At a regional conference in Johannesburg over the weekend, Jubilee 2000 said its international campaign to rid the developing world of a crippling debt burden will soon culminate in a South-South summit to push the drive for debt cancellation before the next millennium.

“The Jubilee 2000 Campaign is a call for the cancellation of international debts by 31st December 2000 by the global movement called the Jubilee 2000 Coalition,” says Kilron Kembe of the Zimbabwe Council of Churches (ZCC).

“The campaign is advocating a debt-free start to the millennium for billions of people in the poor countries,” he says.

The campaign is the biggest movement of individuals, churches, non-governmental organisations (ngos), trade unions and student bodies from more than 40 countries organised by nations of the South to push for social justice.

The movement models itself on the 18th Century campaign to abolish slavery. It is among other things seeking 22 million signatures to lobby the Group of 8 (G-8), which comprises the United States, Britain, France, Germany, Japan, Italy, Canada and Russia.

The G-8 meets in Cologne, Germany, in June where Jubilee 2000 is planning a human chain formation to symbolise the global solidarity of the world’s developing countries as part of the protest for debt cancellation.

Annually Africa spends more than 13 billion US Dollars on debt, double the amount it puts into health and primary education.
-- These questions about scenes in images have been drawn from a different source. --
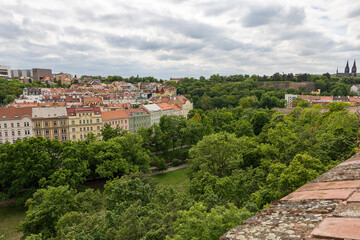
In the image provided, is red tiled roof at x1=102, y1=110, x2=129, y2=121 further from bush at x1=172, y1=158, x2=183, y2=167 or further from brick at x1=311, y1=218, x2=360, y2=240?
brick at x1=311, y1=218, x2=360, y2=240

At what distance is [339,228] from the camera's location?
15.5 feet

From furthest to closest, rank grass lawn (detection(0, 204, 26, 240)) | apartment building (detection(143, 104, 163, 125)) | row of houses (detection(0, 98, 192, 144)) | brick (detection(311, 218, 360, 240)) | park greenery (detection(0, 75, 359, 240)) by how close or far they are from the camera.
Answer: apartment building (detection(143, 104, 163, 125)) → row of houses (detection(0, 98, 192, 144)) → grass lawn (detection(0, 204, 26, 240)) → park greenery (detection(0, 75, 359, 240)) → brick (detection(311, 218, 360, 240))

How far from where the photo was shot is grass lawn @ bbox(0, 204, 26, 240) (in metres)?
27.1

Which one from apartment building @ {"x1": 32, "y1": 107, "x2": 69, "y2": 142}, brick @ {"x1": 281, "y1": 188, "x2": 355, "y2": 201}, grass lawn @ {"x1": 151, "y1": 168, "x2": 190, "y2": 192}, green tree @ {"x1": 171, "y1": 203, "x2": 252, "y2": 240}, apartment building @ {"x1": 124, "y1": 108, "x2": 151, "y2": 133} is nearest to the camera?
brick @ {"x1": 281, "y1": 188, "x2": 355, "y2": 201}

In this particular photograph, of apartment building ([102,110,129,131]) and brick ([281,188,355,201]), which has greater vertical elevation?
brick ([281,188,355,201])

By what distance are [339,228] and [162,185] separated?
1266 inches

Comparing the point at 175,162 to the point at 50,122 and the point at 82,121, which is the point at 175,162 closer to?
the point at 82,121

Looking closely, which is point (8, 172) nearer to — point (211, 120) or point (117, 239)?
point (117, 239)

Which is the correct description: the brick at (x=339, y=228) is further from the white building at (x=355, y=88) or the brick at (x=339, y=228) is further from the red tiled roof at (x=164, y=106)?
the white building at (x=355, y=88)

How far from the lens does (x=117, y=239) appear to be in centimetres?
1547

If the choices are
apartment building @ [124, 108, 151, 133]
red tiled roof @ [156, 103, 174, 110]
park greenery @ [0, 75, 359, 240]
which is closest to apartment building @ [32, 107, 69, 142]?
park greenery @ [0, 75, 359, 240]

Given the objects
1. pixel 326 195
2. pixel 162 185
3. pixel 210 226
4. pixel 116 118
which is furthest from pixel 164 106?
pixel 326 195

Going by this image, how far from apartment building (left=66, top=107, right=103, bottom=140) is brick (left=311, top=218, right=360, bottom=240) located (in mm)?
58000

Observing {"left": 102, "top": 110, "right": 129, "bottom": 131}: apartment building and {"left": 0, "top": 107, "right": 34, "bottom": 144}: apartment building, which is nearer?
{"left": 0, "top": 107, "right": 34, "bottom": 144}: apartment building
In 1997, Argentina remitted more than 17 billion US Dollars to overseas nations in interest and debt servicing payments, more than 150 times the amount government spends on education and culture. The figure has doubled over the past seven years.

Had Argentina invested the 17 billion US Dollars in its people, it could have built 600,000 top quality dwellings at 30,000 US Dollars each, generating 2.4 million jobs. It could have also built 100 public hospitals or 500 schools.
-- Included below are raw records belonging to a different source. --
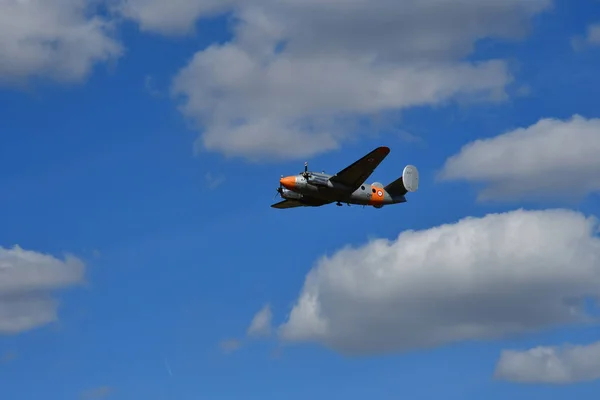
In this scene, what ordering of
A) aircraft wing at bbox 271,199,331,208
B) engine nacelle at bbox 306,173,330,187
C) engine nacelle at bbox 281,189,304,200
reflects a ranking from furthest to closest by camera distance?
aircraft wing at bbox 271,199,331,208, engine nacelle at bbox 281,189,304,200, engine nacelle at bbox 306,173,330,187

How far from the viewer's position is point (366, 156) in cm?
12238

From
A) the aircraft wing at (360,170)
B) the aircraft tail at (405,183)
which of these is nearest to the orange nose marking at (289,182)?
the aircraft wing at (360,170)

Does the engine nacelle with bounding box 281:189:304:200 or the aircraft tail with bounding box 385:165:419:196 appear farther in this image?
the aircraft tail with bounding box 385:165:419:196

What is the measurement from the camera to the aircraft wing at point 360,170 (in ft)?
402

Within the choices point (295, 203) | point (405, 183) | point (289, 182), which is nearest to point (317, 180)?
point (289, 182)

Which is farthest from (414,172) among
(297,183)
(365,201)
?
(297,183)

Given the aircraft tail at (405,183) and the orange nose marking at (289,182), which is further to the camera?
the aircraft tail at (405,183)

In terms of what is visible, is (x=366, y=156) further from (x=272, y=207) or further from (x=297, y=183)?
(x=272, y=207)

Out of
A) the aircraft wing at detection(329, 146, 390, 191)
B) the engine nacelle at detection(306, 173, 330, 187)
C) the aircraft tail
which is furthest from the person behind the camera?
the aircraft tail

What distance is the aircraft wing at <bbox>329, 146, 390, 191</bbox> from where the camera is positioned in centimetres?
12262

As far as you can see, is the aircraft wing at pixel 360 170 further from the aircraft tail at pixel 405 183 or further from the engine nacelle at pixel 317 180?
the aircraft tail at pixel 405 183

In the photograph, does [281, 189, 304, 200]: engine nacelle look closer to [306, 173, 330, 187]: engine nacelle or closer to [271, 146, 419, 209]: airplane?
[271, 146, 419, 209]: airplane

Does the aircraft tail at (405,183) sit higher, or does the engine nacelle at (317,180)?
the aircraft tail at (405,183)

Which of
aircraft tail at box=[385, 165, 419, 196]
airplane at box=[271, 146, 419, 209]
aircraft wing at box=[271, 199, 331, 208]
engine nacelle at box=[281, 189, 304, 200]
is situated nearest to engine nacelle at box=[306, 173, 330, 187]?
airplane at box=[271, 146, 419, 209]
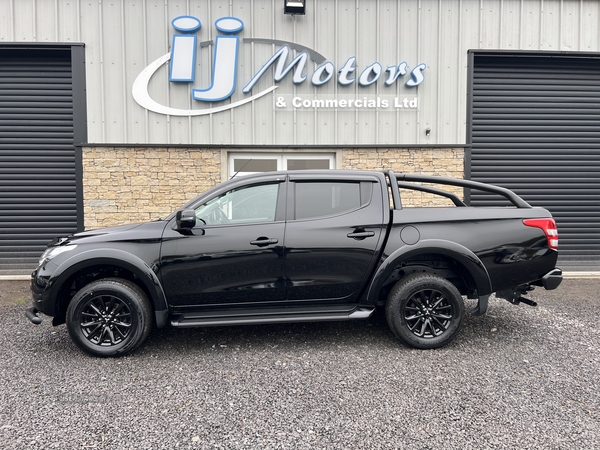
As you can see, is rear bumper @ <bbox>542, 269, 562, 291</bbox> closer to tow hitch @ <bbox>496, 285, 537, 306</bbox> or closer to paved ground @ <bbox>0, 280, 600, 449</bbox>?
tow hitch @ <bbox>496, 285, 537, 306</bbox>

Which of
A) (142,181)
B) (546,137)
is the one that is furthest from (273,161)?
(546,137)

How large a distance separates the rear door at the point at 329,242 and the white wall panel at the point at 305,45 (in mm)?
3991

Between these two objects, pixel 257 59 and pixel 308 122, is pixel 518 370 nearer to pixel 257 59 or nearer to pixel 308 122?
pixel 308 122

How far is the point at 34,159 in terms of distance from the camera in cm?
782

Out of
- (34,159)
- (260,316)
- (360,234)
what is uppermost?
(34,159)

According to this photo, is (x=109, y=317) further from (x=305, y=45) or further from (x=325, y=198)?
(x=305, y=45)

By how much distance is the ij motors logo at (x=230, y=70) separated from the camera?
7.42 metres

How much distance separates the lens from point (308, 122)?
25.1 feet

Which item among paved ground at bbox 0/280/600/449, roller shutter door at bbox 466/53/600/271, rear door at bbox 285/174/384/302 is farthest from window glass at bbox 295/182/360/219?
roller shutter door at bbox 466/53/600/271

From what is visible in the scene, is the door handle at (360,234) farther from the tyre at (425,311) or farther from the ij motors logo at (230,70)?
the ij motors logo at (230,70)

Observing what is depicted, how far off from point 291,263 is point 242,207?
28.4 inches

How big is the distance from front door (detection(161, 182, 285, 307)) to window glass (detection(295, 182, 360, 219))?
0.31m

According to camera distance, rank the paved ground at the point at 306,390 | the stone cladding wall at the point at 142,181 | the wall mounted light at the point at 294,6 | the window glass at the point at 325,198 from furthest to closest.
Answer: the stone cladding wall at the point at 142,181
the wall mounted light at the point at 294,6
the window glass at the point at 325,198
the paved ground at the point at 306,390

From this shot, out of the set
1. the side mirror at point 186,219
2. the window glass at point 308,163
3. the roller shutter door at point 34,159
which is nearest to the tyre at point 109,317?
the side mirror at point 186,219
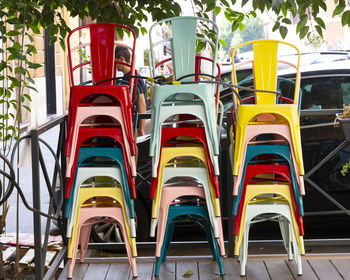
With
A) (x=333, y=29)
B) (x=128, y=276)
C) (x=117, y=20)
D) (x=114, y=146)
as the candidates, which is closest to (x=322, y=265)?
(x=128, y=276)

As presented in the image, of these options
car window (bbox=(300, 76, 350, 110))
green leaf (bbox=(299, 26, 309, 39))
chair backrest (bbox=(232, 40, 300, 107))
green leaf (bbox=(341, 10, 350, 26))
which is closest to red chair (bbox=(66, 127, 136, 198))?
chair backrest (bbox=(232, 40, 300, 107))

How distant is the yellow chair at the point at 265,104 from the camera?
2.97 m

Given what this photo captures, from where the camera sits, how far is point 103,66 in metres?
3.28

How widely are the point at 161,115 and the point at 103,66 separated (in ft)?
1.74

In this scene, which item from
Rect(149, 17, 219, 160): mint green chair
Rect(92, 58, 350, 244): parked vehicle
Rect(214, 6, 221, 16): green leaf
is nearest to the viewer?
Rect(149, 17, 219, 160): mint green chair

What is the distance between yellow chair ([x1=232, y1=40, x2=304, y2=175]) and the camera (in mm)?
2971

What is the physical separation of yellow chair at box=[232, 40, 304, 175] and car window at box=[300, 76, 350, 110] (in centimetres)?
99

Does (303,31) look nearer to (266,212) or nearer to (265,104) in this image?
(265,104)

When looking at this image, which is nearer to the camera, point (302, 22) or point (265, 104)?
point (265, 104)

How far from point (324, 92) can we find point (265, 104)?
4.41ft

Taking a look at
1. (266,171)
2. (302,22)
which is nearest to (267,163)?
(266,171)

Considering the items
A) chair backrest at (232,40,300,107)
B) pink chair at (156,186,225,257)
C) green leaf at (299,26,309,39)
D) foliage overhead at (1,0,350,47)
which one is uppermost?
foliage overhead at (1,0,350,47)

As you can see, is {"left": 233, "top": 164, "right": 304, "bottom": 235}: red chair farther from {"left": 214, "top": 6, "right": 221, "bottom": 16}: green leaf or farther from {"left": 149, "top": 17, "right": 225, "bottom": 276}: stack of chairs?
{"left": 214, "top": 6, "right": 221, "bottom": 16}: green leaf

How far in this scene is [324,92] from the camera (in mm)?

Participants at the Jubilee 2000 conference heard how the concentration of wealth and payment of interests on debt leaves people of the developing world without possibilities and the State without resources.
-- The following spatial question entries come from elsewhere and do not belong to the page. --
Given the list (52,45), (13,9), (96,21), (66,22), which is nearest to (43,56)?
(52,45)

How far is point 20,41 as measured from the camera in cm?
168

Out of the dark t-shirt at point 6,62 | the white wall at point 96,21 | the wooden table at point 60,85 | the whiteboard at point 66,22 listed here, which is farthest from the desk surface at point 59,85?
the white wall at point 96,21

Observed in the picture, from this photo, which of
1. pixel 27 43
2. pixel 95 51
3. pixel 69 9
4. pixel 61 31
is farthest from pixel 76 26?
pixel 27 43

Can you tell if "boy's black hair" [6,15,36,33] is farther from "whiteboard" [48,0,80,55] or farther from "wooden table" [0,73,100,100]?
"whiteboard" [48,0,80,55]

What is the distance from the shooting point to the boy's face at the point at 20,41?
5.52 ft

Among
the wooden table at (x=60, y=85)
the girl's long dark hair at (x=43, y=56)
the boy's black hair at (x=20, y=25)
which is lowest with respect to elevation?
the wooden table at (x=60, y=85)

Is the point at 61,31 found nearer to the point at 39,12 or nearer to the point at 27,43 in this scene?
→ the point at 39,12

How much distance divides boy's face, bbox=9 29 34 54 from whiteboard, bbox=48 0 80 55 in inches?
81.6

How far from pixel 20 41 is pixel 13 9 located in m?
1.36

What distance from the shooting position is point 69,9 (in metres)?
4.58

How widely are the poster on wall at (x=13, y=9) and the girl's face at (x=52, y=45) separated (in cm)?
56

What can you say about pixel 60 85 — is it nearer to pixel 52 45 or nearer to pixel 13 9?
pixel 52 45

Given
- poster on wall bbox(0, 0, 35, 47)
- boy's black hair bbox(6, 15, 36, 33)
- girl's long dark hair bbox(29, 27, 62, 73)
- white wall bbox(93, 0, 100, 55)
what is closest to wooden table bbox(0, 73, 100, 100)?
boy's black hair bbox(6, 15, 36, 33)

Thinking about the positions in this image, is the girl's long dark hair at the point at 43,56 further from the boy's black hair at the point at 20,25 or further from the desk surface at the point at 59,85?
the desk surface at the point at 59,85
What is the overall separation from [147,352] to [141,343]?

“The momentum that is building up in our countries is extreme. A New World Moral Order is what we are talking about and will continue talking about. We will be heard,” says Alejandro Bendana, an activist from Nicaragua.

Bendana says Jubilee 2000 is not only about debt. “It’s about redemption, liberation of the oppressed.”

“The debt is more than just financial. There is the moral one owed by the north to the south for oppression, the ecological debt for our forests, the gender debt for the oppression of our women,” says Bendana.

Recently world leaders have been falling over each other to show concern about the debt crisis facing the most impoverished economies.

The latest is the proposal of US President Bill Clinton which follows those of Britain, Germany and France. Clinton is offering to slash 70 billion US Dollars worth of debt from the poorest countries in exchange for economic reforms.

“The question must be asked whether the partial debt relief plans promoted so far by Clinton, the International Monetary Fund (IMF) and the World Bank have done any good?” notes Jubilee 2000 in a statement.

“The answer is that the spectacular failure of the Highly Indebted Poor Countries (HIPC) initiative to make even a slight dent onto the debt of poor countries forewarns us to be suspicious,” it says.

Economic reforms entail cutting government social spending, raising interest rates, deregulating business, trade and finance and privatising state enterprises which Jubilee 2000 says have already widened the gap between rich and poor in developing countries.

“We support HIPC, the Highly Infuriated People’s Coalition, and not the Highly Indebted Poor Countries initiative,” says Bendana. “We don’t need to give HIPC another 15 years only to realise it is not the solution to the debt crisis.”

The debt crisis dates back to the 1970s when the Oil Petroleum Exporting Countries (OPEC) quadrupled the price of oil in the wake of the collapse of the US dollar.

Banks, seeking investments for their new funds, made loans readily available to developing countries often without evaluating the loan requests nor monitoring their use.

Efforts to defend the US dollar by the US Federal Reserve Board pushed interest rates above 21 percent in 1981 creating a corresponding rise in international rates and a turn-around in the capacity of developing countries to service the debts.

The Great Recession of 1981/1982 reduced demand and prices for the exports of less developed countries.

Moreover much of the loans had not benefited the poor in these countries but had gone into the purchase of arms, shoring up of oppressive regimes or invested in ill-researched or unrealistic projects.

“Its like asking a man in a hole to try and dig himself out of the hole,” says Dennis Brutus, Jubilee 2000 chairman. “Legislation is being designed in America for Africa.”